> **Исходный текст**:
........

Подтвердилась и гипотеза о более существенном влиянии внешних факторов на местную политику в венгерских городах по сравнению с американскими. Роль ТНК также оказалась несколько иной: в целом они ограничивают деятельность местных «машин роста», а городские элиты, не имея шансов серьезно влиять на их деятельность, вынуждены учиться сосуществовать с ними[473]. Необходимость соревнования за государственные ресурсы придает особую значимость политическим сетям и прочным связям с влиятельными акторами национального уровня; в этих условиях наиболее успешными становятся те, кто «может использовать свои связи без моральных ограничений» [Ibid.: 560].

Состав «машин роста» и характер повестки дня преимущественно политический: ядро власти находится в местных административных структурах, которые и определяют стратегии роста, тогда как экономические и финансовые институты играют в этом процессе менее значимую роль. По мнению Кульчара и Домокоша, это существенно отличает постсоциалистическую практику от американской, где «местная власть контролируется экономической элитой, но не наоборот» [Ibid.: 560][474]. Связанные с недвижимостью негосударственные структуры, как правило, не обладают серьезным политическим потенциалом, поскольку основными собственниками земли являются органы местного самоуправления. Строительные компании также обычно не относятся к числу самых влиятельных акторов городской политики: бизнес в основном опирается на политические сети. В целом состав постсоциалистических «машин роста», как и композиция коалиций роста в других странах, свидетельствует о концентрации экономической и политической власти в руках сравнительно узкого круга акторов [Ibid.: 560–561].

Исследование выявило особенности положения «машин роста» в разных городах и, в целом, различия в структуре городской власти. В Фюр Сити была обнаружена монолитная структура власти со стабильной элитой, которая фактически существенно не менялась на протяжении всех электоральных циклов. Исследователи полагают, что вероятность складывания данной структуры власти выше в тех городах, которые обладают меньшей инвестиционной привлекательностью и потому не представляют большого интереса для ТНК. Основной бизнес в Фюр Сити принадлежал местной элите; последняя не хотела иметь конкурентов, и в ряде случаев ей удавалось успешно сдерживать их проникновение в городское экономическое пространство[475]. В Уайт Сити влияние иностранных компаний было существенно более значимым, что ограничивало власть местных элит, с которыми у ТНК сложились отношения консенсуса. При этом публичная власть в течение четырех электоральных циклов менялась 2 раза[476].

Общий вывод методологического характера, к которому приходят исследователи, состоит в том, что концепция «машинроста» вполне применима к постсоциалистическим странам и дает возможность понять динамику аккумулирования власти. При этом они полагают, что специфика «машин роста» обусловлена не только политическими традициями восточноевропейских государств, но и особенностями реставрации капитализма в этих странах [Kulszar, Domokos, 2005: 561].

........

> **Исходные данные**:
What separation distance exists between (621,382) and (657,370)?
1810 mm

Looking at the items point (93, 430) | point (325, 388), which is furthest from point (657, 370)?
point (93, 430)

........

> **Задание**: Продолжите текст о «машинах роста» в венгерских городах, начав сразу после его последнего предложения.

> **Ответ к заданию**:
Несколько иные выводы были сделаны Флорианом Кохом по результатам эмпирических исследований политико-экономического управления (governance) в Варшаве [Koch, 2009а: 129–139; 2009Ь: 333–357]. Фактически в них была предпринята попытка проверить эвристический потенциал теорий городских режимов и политико-экономического управления и возможности их использования для изучения городской политики в постсоциалистических странах[477].

Так же как и Кульчар и Домокош, Кох считает, что у данных теорий есть хорошие перспективы для объяснения городской политики за пределами Северной Америки и Западной Европы, хотя и подчеркивает, что «простой перенос опыта западноевропейских городов невозможен». Изучение политического управления в Варшаве Кох осуществляет в трех ракурсах (измерениях) – институциональном (polity), политическом (politics) и целевом (policy). В институциональном контексте движение от government к governance проявляется в растущей значимости институциональной структуры, соединяющей элементы иерархии, договорный процесс и соревнование; в политическом измерении оно отражается в возрастании взаимодействия между публичными и частными акторами в процессе управления городом, а в целевом – в большей флексибильности и мягкости норм и правил управления, опирающегося не (только) на команды и запреты, а предполагающего переговоры, торг и компромиссы [Koch, 2009а: 131–132].

Исследование показало, что изменения, происходящие в системе управления городом, трудно однозначно квалифицировать как переход к политико-экономическому управлению (governance). С одной стороны, существенно возросло число акторов городской политики, прежде всего представителей непубличной сферы, которые имели определенное влияние на городские решения, особенно на неформальном уровне. Планирование стало более гибким, а в ряде сфер для реализации отдельных проектов требовалась кооперация публичных и частных акторов. С другой стороны, в институциональной сфере фактически шло формирование системы административного управления (government) с акцентом на иерархию, в которой формальные и организационные возможности акторов частной (непубличной) сферы были ограничены; при этом институциональная структура часто менялась. Участие граждан в обсуждении проектов городского развития было формальным, а сами проекты разрабатывались городскими властями без серьезного взаимодействия с иными акторами городской политики [Ibid.: 134–139].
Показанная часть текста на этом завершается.